ЗАДАНИЕ
Продублируйте все записи ниже слово в слово, ничего не меняя. Изображения в ответ не включайте.
━━ ИСХОДНЫЕ ДАННЫЕ
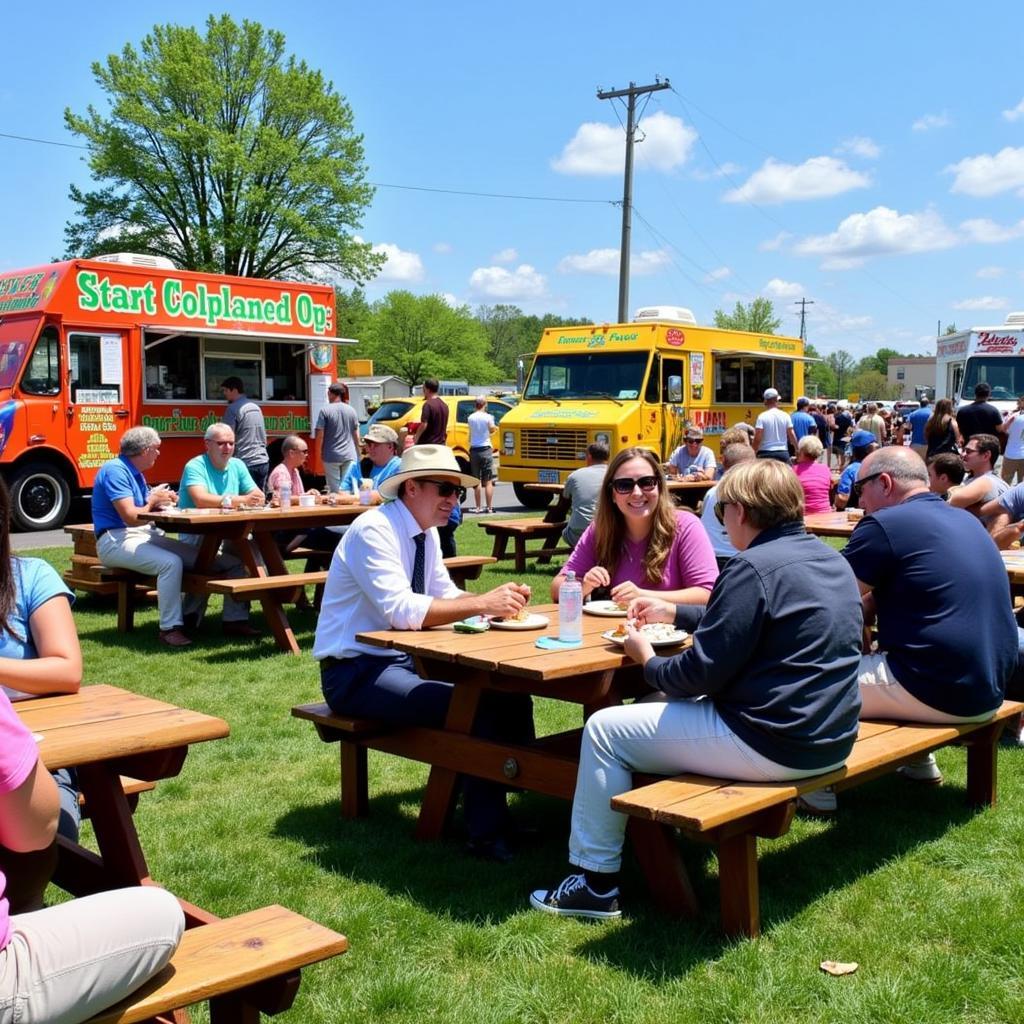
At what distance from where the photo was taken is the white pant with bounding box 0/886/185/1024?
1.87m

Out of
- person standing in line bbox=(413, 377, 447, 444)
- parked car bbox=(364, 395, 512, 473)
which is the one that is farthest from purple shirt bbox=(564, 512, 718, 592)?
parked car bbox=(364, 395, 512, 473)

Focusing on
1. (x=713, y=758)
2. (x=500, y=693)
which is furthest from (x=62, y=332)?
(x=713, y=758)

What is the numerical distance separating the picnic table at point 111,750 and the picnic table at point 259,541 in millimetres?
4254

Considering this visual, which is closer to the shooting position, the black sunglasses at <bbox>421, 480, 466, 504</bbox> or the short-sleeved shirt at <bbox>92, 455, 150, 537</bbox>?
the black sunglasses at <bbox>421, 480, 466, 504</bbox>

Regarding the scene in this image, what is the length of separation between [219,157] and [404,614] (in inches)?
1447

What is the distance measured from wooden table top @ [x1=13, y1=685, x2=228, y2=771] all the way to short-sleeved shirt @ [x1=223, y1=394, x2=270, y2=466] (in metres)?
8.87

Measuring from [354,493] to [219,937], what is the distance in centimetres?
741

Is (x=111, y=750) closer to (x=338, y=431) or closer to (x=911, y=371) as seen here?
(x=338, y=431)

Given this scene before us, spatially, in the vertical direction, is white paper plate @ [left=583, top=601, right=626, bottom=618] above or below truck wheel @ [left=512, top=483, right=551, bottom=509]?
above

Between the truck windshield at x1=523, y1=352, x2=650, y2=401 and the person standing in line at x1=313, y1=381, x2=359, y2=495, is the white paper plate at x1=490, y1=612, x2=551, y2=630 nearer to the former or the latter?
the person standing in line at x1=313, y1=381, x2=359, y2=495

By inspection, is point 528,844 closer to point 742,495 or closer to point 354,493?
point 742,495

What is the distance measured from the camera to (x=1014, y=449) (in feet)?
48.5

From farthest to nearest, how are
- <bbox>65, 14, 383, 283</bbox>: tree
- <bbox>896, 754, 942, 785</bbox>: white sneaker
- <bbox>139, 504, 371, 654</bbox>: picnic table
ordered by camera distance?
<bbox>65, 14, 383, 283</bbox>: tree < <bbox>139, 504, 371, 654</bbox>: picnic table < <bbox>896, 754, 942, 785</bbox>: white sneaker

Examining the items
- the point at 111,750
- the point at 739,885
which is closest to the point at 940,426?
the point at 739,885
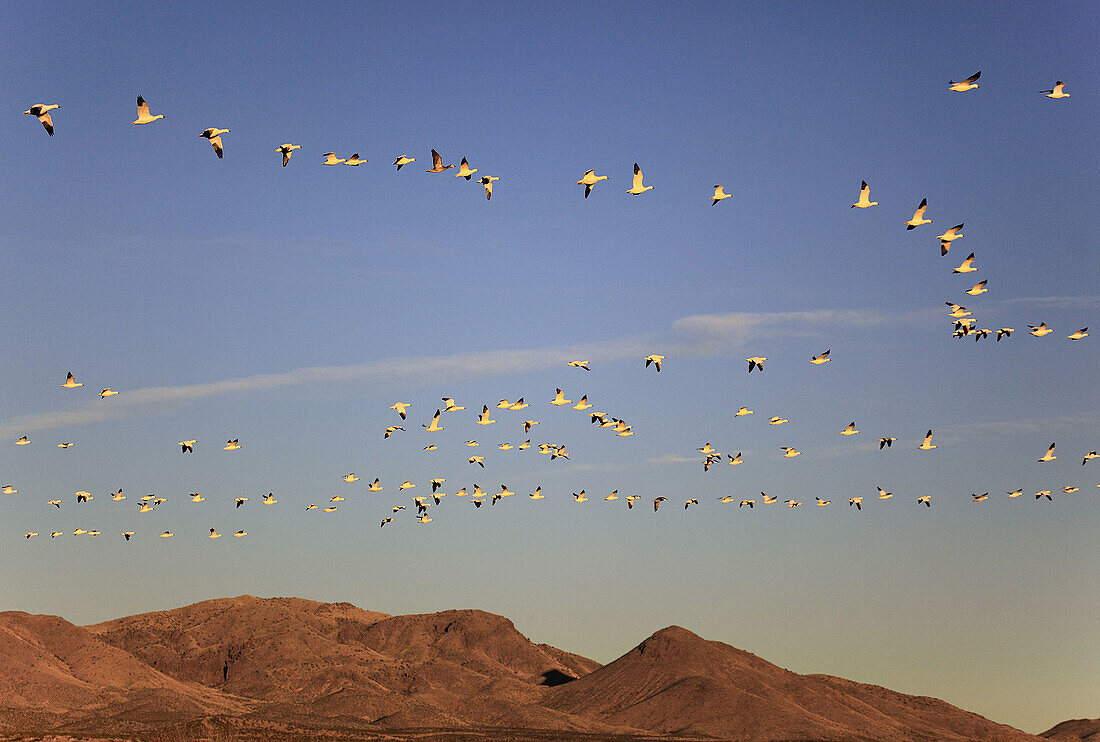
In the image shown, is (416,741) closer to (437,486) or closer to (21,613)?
━━━━
ПОЛНЫЙ ОТВЕТ
At what distance from where the photo was taken is the white pant with bounding box 0/886/185/1024?
1.87m

Out of
- person standing in line bbox=(413, 377, 447, 444)
- parked car bbox=(364, 395, 512, 473)
which is the one that is farthest from purple shirt bbox=(564, 512, 718, 592)?
parked car bbox=(364, 395, 512, 473)

Focusing on
1. (x=713, y=758)
2. (x=500, y=693)
which is furthest from (x=62, y=332)?
(x=713, y=758)

What is the numerical distance separating the picnic table at point 111,750 and the picnic table at point 259,541 in millimetres?
4254

Considering this visual, which is closer to the shooting position, the black sunglasses at <bbox>421, 480, 466, 504</bbox> or the short-sleeved shirt at <bbox>92, 455, 150, 537</bbox>?
the black sunglasses at <bbox>421, 480, 466, 504</bbox>

Regarding the scene in this image, what is the length of separation between [219,157] and [404,614] (in inches)?
1447

What is the distance measured from wooden table top @ [x1=13, y1=685, x2=228, y2=771] all the way to short-sleeved shirt @ [x1=223, y1=394, x2=270, y2=466] (in metres)?
8.87

Measuring from [354,493] to [219,937], what is the distance in centimetres?
741

Is (x=111, y=750) closer to (x=338, y=431) or closer to (x=911, y=371) as seen here?
(x=338, y=431)

Given this scene before us, spatially, in the vertical direction, is white paper plate @ [left=583, top=601, right=626, bottom=618] above or below truck wheel @ [left=512, top=483, right=551, bottom=509]?
above

Between the truck windshield at x1=523, y1=352, x2=650, y2=401 and the person standing in line at x1=313, y1=381, x2=359, y2=495, is the white paper plate at x1=490, y1=612, x2=551, y2=630 nearer to the former or the latter?
the person standing in line at x1=313, y1=381, x2=359, y2=495

By inspection, is point 528,844 closer to point 742,495 or closer to point 354,493?
point 742,495

What is the distance measured from the camera to (x=1014, y=449) (in feet)?
48.5

From farthest to nearest, how are
- <bbox>65, 14, 383, 283</bbox>: tree
- <bbox>896, 754, 942, 785</bbox>: white sneaker
- <bbox>139, 504, 371, 654</bbox>: picnic table
ordered by camera distance?
<bbox>65, 14, 383, 283</bbox>: tree < <bbox>139, 504, 371, 654</bbox>: picnic table < <bbox>896, 754, 942, 785</bbox>: white sneaker

Examining the items
- the point at 111,750
- the point at 739,885
which is closest to the point at 940,426?
the point at 739,885
In the image shown, is (416,741) closer to (437,486) or closer to (21,613)?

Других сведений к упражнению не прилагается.